Exercise description: The result should be the full listing copied exactly, with no pictures in it.

Dataset excerpt:
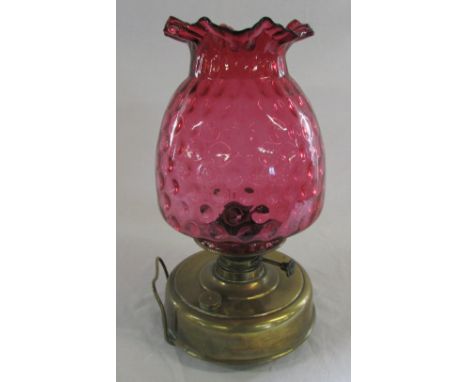 Late Victorian brass oil lamp with cranberry glass shade H 37 cm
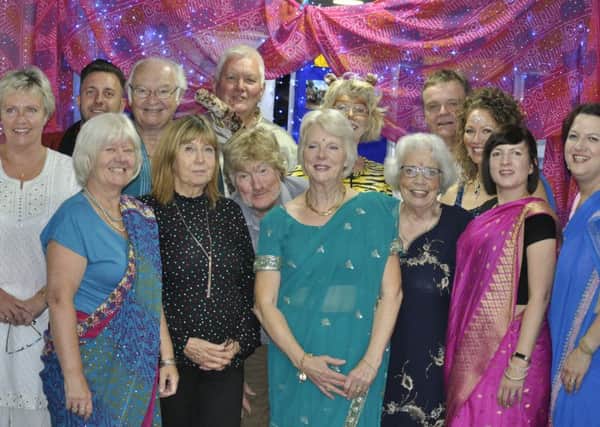 Aurora Rotarians in colourful Indian dress PHOTO: Supplied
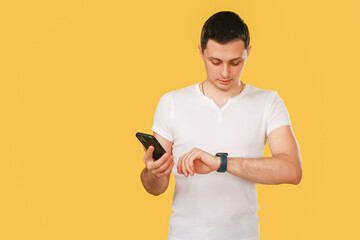 man looking at watch and phone on yellow.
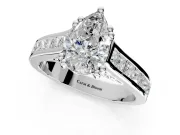 Solitaire Engagement Ring Setting for Pear-Shaped Center with Channel Band and Double Claw Prong Head in Sterling Silver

Output of the exercise:
 Late Victorian brass oil lamp with cranberry glass shade H 37 cm
 Aurora Rotarians in colourful Indian dress PHOTO: Supplied
 man looking at watch and phone on yellow.
 Solitaire Engagement Ring Setting for Pear-Shaped Center with Channel Band and Double Claw Prong Head in Sterling Silver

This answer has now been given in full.